With alpha or beta tests run from the Developer Console you can collect user feedback on early versions of your app, then make improvements and correct issues before you release to the full Play Store audience.
Testing your app with a select group of users will give you a chance to fix any technical or user experience issues before you release it widely, so that you can be confident about releasing the best version of your app to the majority of your users. Feedback from your test users won't affect your app’s public rating.
Learn more about how to run a beta test.
How to Do It
- Open beta — Use an open beta when you want any user who has the link to be able to join your beta with just one click. One of the advantages of an open beta is that it allows you to scale to a large number of testers. However, you can also limit the maximum number of users who can join.
- Closed beta using email addresses — If you want to restrict which users can access your beta, you have a new option: you can now set up a closed beta using lists of individual email addresses which you can add individually or upload as a .csv file. These users will be able to join your beta via a one-click opt-in link.
- Closed beta with Google+ community or Google Group — You can continue to use betas with Google+ communities or Google Groups. You can also move closed betas to an open beta while maintaining your existing testers.
- Your testers will need to have a Google Account (
@gmail.com) or a Google Apps account to join a test.
- Use alpha tests for early experimental versions of your app that might contain incomplete or unstable functionality, and use beta tests for apps that should be complete and stable.
- Start testing with a small group of more trusted testers in an alpha test, then expand your test to a larger group of testers in a beta test.

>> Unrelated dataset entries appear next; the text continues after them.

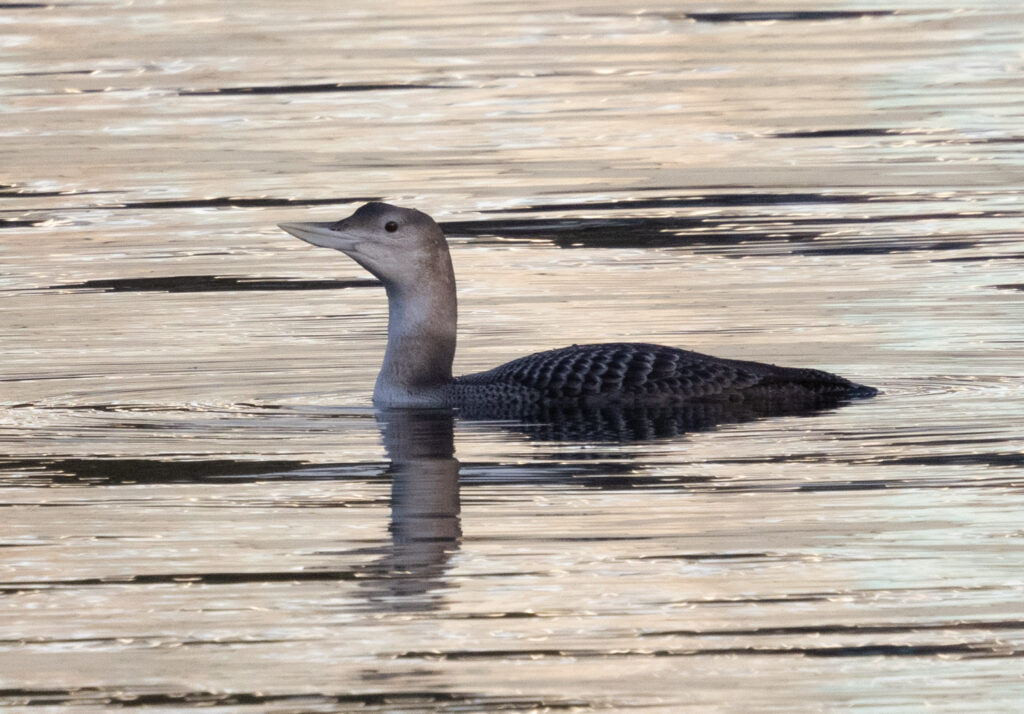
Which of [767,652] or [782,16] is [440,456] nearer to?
[767,652]

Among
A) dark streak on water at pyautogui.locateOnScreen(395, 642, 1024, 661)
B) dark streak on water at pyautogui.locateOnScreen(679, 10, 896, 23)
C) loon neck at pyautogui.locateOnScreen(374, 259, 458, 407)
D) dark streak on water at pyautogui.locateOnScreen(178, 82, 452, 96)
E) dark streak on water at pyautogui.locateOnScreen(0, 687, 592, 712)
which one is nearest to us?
dark streak on water at pyautogui.locateOnScreen(0, 687, 592, 712)

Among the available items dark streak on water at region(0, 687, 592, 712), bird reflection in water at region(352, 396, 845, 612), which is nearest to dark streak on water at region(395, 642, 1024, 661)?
dark streak on water at region(0, 687, 592, 712)

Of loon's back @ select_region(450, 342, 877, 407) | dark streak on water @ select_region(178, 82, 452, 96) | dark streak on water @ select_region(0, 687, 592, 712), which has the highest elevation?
dark streak on water @ select_region(178, 82, 452, 96)

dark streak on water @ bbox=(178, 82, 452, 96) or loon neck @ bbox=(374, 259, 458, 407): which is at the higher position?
dark streak on water @ bbox=(178, 82, 452, 96)

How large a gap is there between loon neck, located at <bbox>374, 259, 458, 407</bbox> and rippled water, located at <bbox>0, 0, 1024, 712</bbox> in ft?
1.16

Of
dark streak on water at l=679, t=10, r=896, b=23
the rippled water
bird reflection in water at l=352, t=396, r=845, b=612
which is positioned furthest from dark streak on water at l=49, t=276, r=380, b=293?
dark streak on water at l=679, t=10, r=896, b=23

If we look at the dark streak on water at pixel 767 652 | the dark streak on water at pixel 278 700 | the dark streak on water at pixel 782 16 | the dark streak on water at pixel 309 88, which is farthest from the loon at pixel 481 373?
the dark streak on water at pixel 782 16

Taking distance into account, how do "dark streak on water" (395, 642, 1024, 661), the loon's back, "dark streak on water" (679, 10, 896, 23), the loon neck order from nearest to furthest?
"dark streak on water" (395, 642, 1024, 661) → the loon's back → the loon neck → "dark streak on water" (679, 10, 896, 23)

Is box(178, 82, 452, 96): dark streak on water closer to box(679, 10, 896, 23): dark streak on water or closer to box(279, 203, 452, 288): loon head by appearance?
box(679, 10, 896, 23): dark streak on water

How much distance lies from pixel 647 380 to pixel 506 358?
1.57m

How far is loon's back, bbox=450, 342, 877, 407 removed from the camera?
30.1 ft

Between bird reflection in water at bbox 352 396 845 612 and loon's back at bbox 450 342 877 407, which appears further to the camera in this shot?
loon's back at bbox 450 342 877 407

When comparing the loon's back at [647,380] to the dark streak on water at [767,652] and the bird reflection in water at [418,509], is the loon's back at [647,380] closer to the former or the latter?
the bird reflection in water at [418,509]

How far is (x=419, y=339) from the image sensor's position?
9.71 m
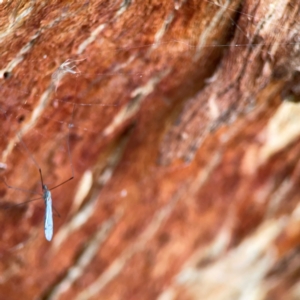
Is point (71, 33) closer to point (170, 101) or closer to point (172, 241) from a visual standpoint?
point (170, 101)

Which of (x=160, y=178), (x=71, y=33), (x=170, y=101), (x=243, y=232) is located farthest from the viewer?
(x=243, y=232)

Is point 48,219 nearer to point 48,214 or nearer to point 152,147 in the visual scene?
point 48,214

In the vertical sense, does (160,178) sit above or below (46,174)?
below

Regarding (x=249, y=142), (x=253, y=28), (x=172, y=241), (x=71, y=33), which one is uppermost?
(x=71, y=33)

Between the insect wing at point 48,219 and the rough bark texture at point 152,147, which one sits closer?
the rough bark texture at point 152,147

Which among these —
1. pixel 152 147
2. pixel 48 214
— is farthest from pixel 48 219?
pixel 152 147

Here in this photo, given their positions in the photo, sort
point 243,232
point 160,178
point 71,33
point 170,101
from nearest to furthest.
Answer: point 71,33 < point 170,101 < point 160,178 < point 243,232

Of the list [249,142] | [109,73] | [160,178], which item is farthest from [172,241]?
[109,73]

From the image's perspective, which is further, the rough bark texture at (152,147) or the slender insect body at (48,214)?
the slender insect body at (48,214)
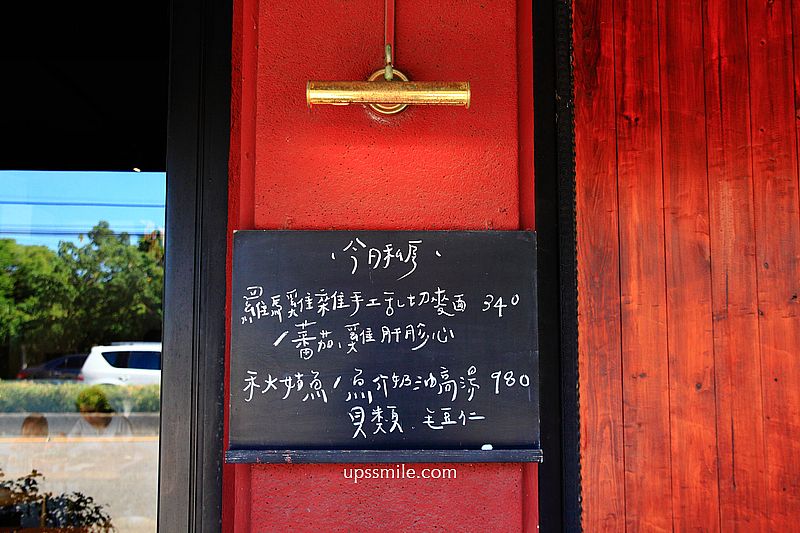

- Testers can't leave public reviews for alpha/beta apps on Google Play, so include a feedback channel or provide the option to send feedback by email, website, or a message forum.
- For an APK to be available to alpha testers it must have a higher version number than your beta or production version, and for beta testers the APK must have a higher version number than your production version.
- Alpha testers receive the alpha, beta, or production version of your app with the highest version code that is compatible with their device, while beta testers receive the beta or production version of your app with the highest version code that is compatible with their device. This also means that posting a higher version number APK cancels earlier tests of earlier versions, so posting a production 2.0 version would cancel a beta test of version 1.9 and that beta test would have canceled an alpha test of version 1.8.
- Also consider using Google Consumer Surveys to conduct market research and gather user feedback at scale.